A total of 169 runners of all ages came out for the first annual Run for Dom at Mill Pond Park Saturday, Sept. 21.
Turnout at Race for Dom Exceeds Expectations
NEWINGTON - Annie Leduc remembers when she was preparing to run the Hartford ING Marathon last year. It was days away, and she was having cold feet.
Apprehensive, she confided in Dominic Mazzoccoli, otherwise known as “Dom,” her friend and an avid runner.
“I was talking to Dom and I was complaining,” Leduc said. “Saying ‘I don’t know if I can do this.’ He looked at me and said, ‘You can do this because you can do this.’”
It might sound like oversimplified advice if you fail to consider a major detail--Dom was stricken with amyotrophic lateral sclerosis (ALS), otherwise known as “Lou Gehrig’s Disease,” and bed ridden. He was physically inhibited from enjoying the hobby that would regularly take him on 10-mile runs around his hometown of Newington.
Dom’s words must have resonated with Leduc--she cut 10 minutes off of her marathon time.
“That changed me because I realized I can do something that he can’t,” she said.
Fast forward to last Saturday morning. That day, Dom inspired almost 200 other people the way he drove Leduc, who was amongst the runners, to embrace her Hartford marathon challenge as a gift instead of a burden and rise above her own expectations. Last Saturday’s event was a little less daunting--the participants ran a 5K around the Mill Pond Park area with proceeds going toward ALS related research at the ALS Therapy Development Institute--but the principle has not changed.
“We had a lot to measure up to, because an average run for Dom is 7-10 miles, so this was a warm-up for him,” said Danny Cantafi, the husband of Dom’s daughter Karen Cantafi. “It was a little emotional. Obviously we wished Dom could’ve been with us, but I think he was there with all of us in spirit. We did this for him.”
There seemed to be a little bit of Dom in everybody, from young children crossing the finish line with seemingly boundless stamina to elderly participants walking the final stretch, determined to complete the course no matter what it took.
Bill Lombardi, a member of the organizing “Team Dom,” did more than finish--he won his age group.

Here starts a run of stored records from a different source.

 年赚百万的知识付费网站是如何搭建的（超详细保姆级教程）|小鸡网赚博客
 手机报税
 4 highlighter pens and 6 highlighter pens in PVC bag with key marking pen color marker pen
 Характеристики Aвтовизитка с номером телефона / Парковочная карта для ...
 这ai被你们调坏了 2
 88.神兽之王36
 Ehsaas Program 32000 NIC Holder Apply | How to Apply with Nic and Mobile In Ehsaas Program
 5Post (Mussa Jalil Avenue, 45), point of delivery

He found his inspiration in a visit he paid to Dom a few days before the event.
“I’ve never seen such courage and positive thinking,” Lombardi said. “My medal is going to Dom, because he deserves it more than I do.”

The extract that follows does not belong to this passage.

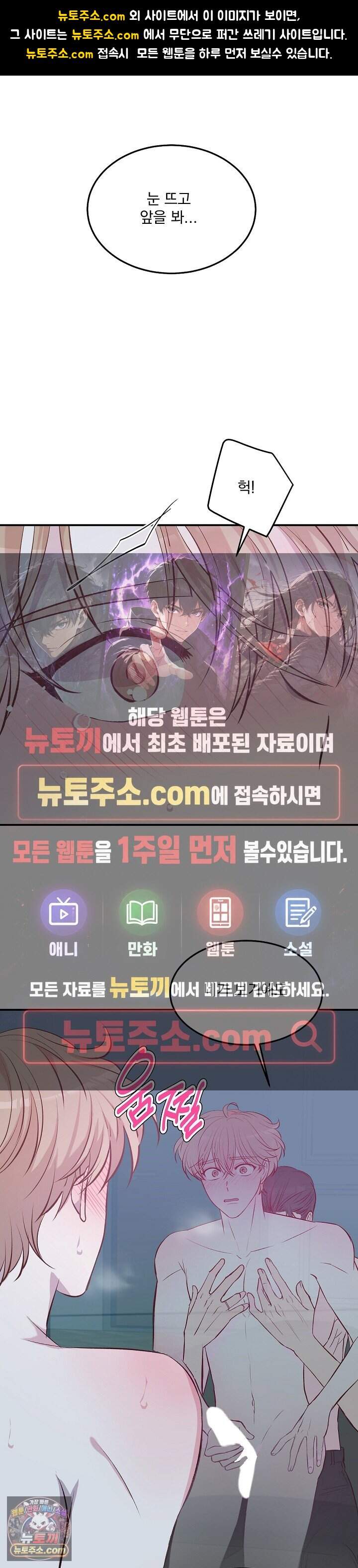 무인도 로망스 51화 <최종화> 1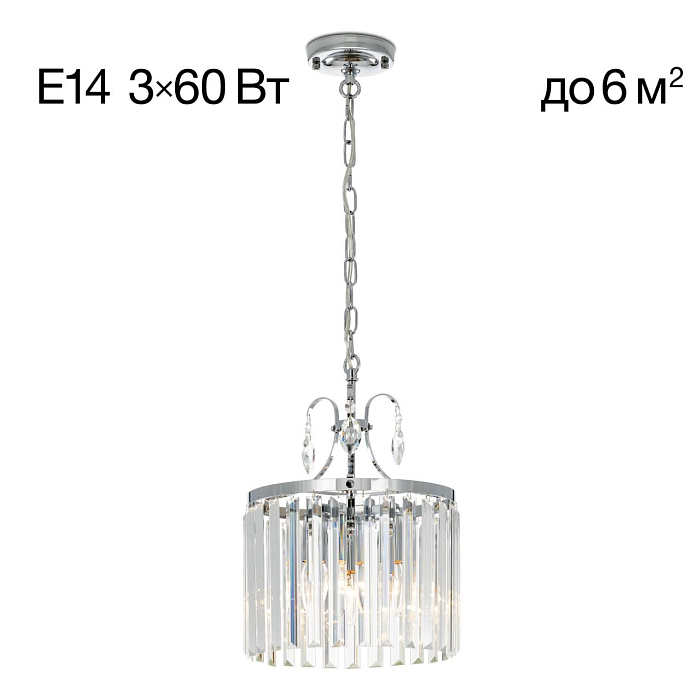 Люстра Citilux CL335131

Lombardi and Dom go way back. The two graduated from Newington High School together and Lombardi has known the former mayor, state representative and marine captain since they were kids.
“Ever since third grade when I knew Dom on the playground, he motivated me and inspired me,” Lombardi said. “And he’s still doing it today. He is one of the all-time good guys. He’s a model citizen and a model friend.”

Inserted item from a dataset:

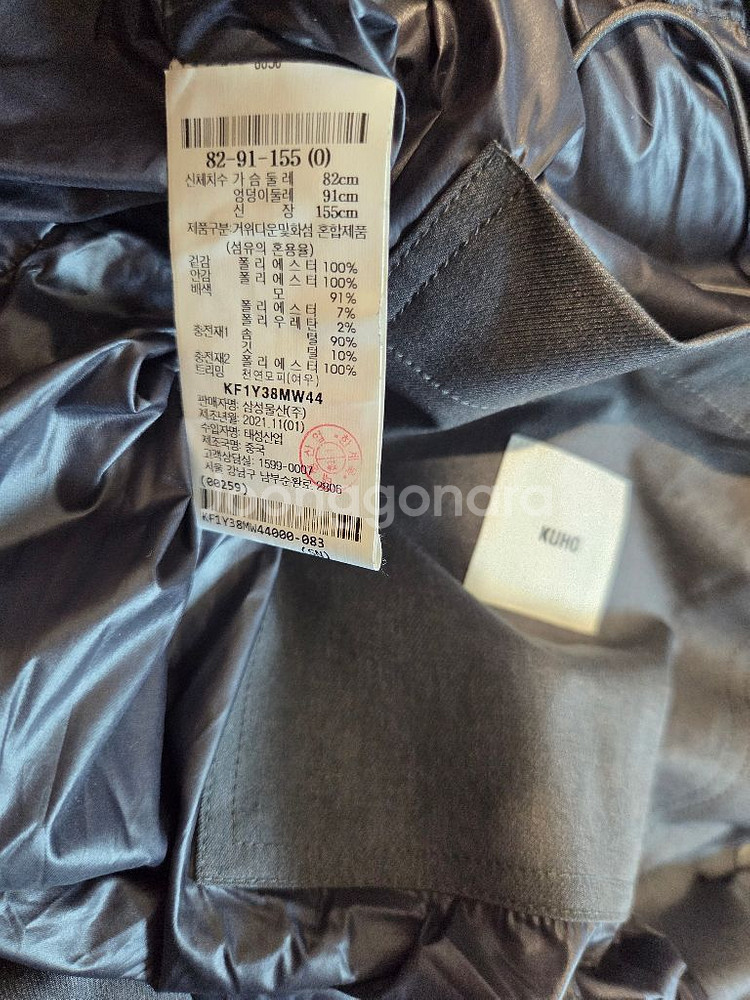 구호 퍼 트리밍 헤비 롱 구스다운 패딩--7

The event brought more than Newington residents to the starting line--organizers reported participants coming from everywhere from Glastonbury and Wethersfield, to North Carolina and Maine.
“This is more than just a Newington event,” Cantafi said. “We have people from all over the state and country.”
The sheer volume of participants in itself exceeded expectations, said Karen Cantafi.
“I’m so thrilled,” she said. “We were told by ALS Therapy Development Institute that usually your first event, you get like 50 people.”